Published online by Cambridge University Press: 06 December 2010
Eibert Tigchelaar concludes an essay on early Jewish views of Eden and paradise in these words: “The later identification of Eden with the future Paradise, the transposition of Paradise to heaven, or the distinction between a heavenly Paradise or Eden and its earthly counterpart are not yet made in the Early Jewish texts.” This conclusion is accurate so far as the Enochic Book of Watchers, the Enochic Astronomical Book, Jubilees, and the texts from the Dead Sea Scrolls that he studies are concerned. But a study of these works alone cannot demonstrate that the ideas he mentions in this conclusion “are not yet made in the Early Jewish texts” as such, unless “early” is given a more restricted sense than is usual.

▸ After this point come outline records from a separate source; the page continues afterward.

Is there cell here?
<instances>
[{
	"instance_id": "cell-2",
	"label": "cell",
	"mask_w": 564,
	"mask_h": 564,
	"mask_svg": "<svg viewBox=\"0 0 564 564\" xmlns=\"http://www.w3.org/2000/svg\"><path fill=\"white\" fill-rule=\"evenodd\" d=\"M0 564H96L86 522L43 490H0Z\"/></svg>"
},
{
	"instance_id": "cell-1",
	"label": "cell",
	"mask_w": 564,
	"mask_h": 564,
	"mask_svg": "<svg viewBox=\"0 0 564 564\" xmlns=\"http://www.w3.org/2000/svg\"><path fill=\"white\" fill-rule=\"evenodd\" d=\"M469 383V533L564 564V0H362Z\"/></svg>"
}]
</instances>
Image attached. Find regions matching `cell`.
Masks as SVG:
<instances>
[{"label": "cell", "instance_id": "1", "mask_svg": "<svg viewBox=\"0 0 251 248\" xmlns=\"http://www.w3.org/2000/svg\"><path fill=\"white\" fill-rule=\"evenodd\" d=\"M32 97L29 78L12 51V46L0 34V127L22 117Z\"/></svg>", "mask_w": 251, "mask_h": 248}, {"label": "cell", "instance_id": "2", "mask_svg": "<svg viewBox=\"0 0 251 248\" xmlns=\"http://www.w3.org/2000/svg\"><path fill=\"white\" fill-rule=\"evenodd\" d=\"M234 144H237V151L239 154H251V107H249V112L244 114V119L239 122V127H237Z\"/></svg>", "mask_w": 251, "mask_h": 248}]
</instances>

By the middle of the first century it was possible to locate paradise in the third heaven, as Paul very probably does (2 Cor. 12.2–4).
The Jewish texts most likely to help us in exploring whether, within the Second Temple period, the paradise of Genesis was identified with the eschatological abode of the righteous and whether the paradise of the righteous dead was located in the heavens are a group of three, evidently closely related works from the period between the two revolts: 4 Ezra, 2 Baruch, and the Biblical Antiquities of Pseudo-Philo. The present essay is confined to the last of these works, which differs from the other two in belonging to the genre of “rewritten Bible” rather than to that of apocalypse, but especially when it deals with eschatology is usually close to both the terminology and the ideas of the two apocalypses.